The Caretaker

Written by Harold Pinter
Directed by Christopher Morahan
Liverpool Everyman Theatre (2nd-31st October 2009)

Reviewed by Colin Serjent

Acclaimed film and stage actor Jonathan Pryce marked his return to the Liverpool Everyman Theatre - where he began his acting career and was also artistic director there for a time - with a spellbinding performance in Harold Pinter's acclaimed play The Caretaker.

It was this play that launched the Everyman in 1964. Pryce takes the part of Davis, the aged manipulative and enigmatic vagrant, who is invited to stay in the house of the mentally scarred Aston and his spiv-like brother Mick. Incidentally, Pryce played the part of Mick in 1980.

The dialogue and interplay between the three characters - all of them dreamers and first rate losers, full of futile illusions about themselves - is captivating. It is Pinter dissecting human nature to the raw bone. He is unforgiving in challenging mankind's falsehood of itself.

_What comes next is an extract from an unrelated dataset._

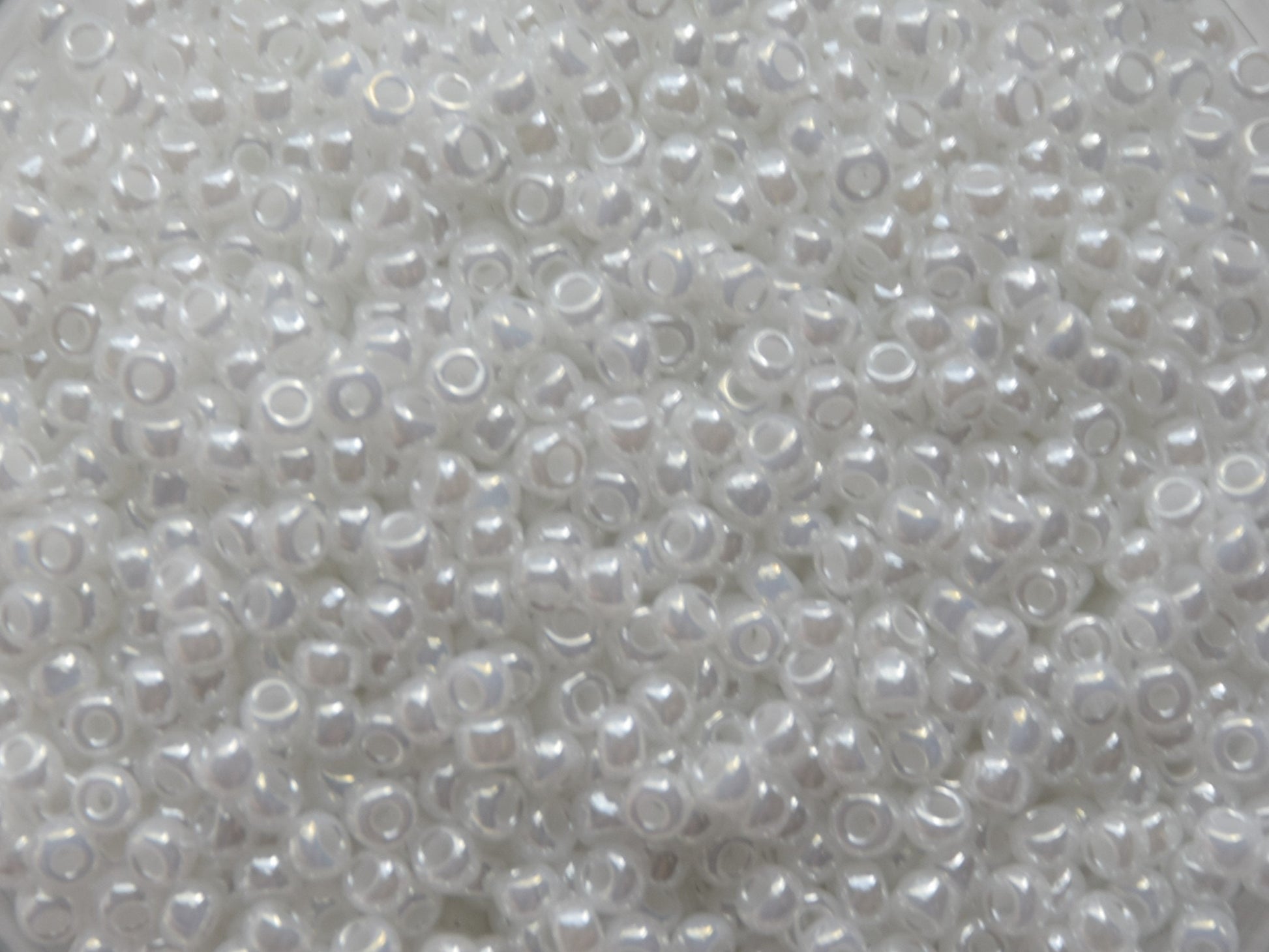 Shiny white seed beads, 3mm in size, round shape.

Tom Brooke (playing Mick) and Peter McDonald (in the role of Aston) are no mere vehicles for Pryce to weave his acting prowess around. They are substantial characters in their own right, and McDonald in particular gives a chilling performance as the almost comatose loner.

Although solely acted within a grubby room, filled full of tacky objects, The Caretaker is open to many interpretations - perhaps because the human aspects of these three characters are indelibly etched within each of us.